* Your goal: Word for word, copy the lines from the one with "Salvator Boutique Hotel Vegan-Friendly 4*" to the last line of the data below, counting both, and keep every picture out.

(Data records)
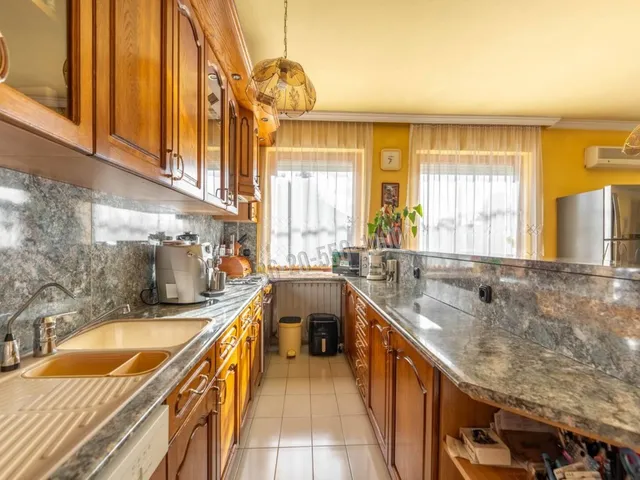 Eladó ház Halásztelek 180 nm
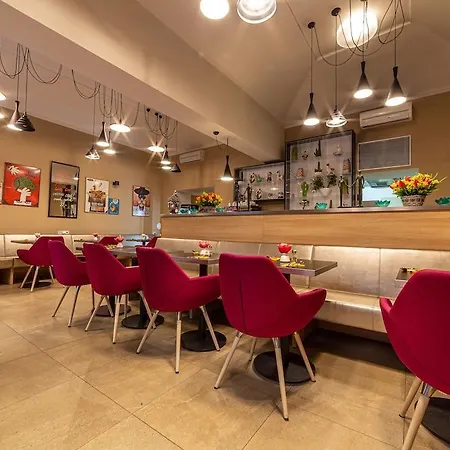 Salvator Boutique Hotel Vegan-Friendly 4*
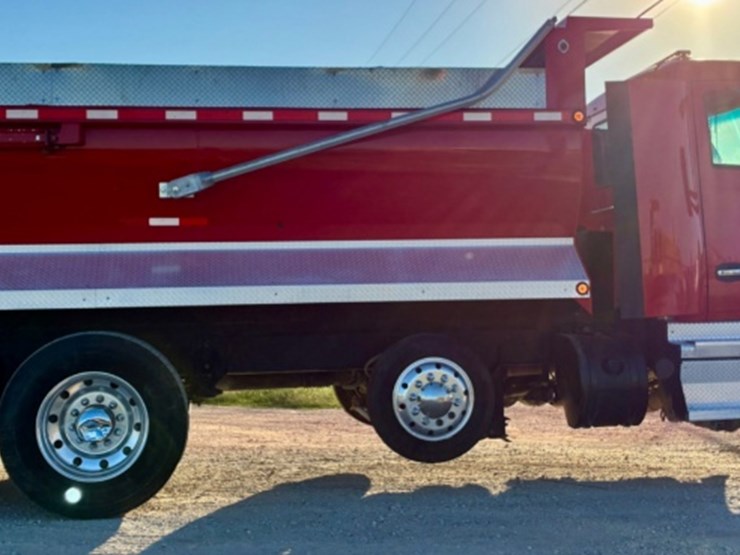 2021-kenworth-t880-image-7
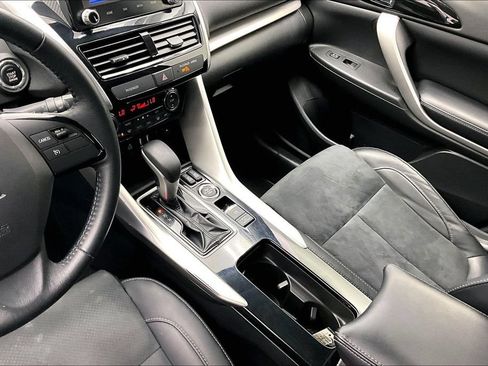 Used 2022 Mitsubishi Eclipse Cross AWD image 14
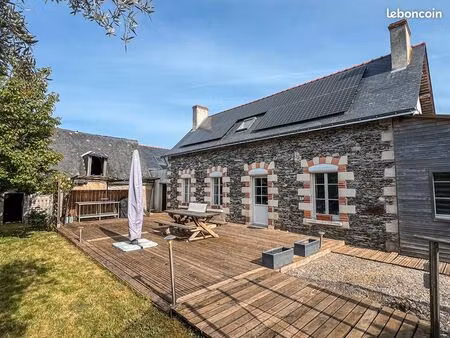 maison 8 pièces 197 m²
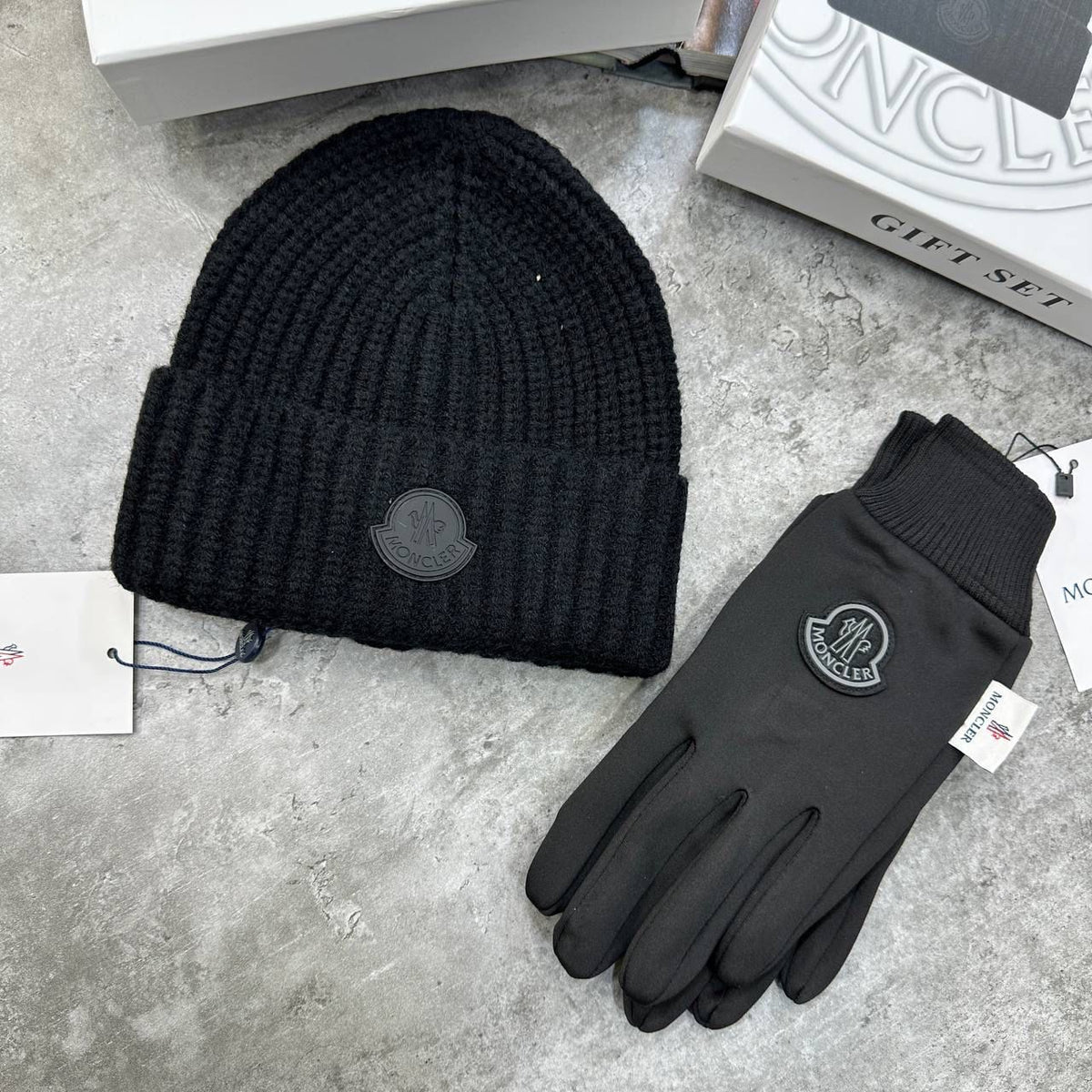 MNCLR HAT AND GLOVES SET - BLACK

* Problem solution:
 Salvator Boutique Hotel Vegan-Friendly 4*
 2021-kenworth-t880-image-7
 Used 2022 Mitsubishi Eclipse Cross AWD image 14
 maison 8 pièces 197 m²
 MNCLR HAT AND GLOVES SET - BLACK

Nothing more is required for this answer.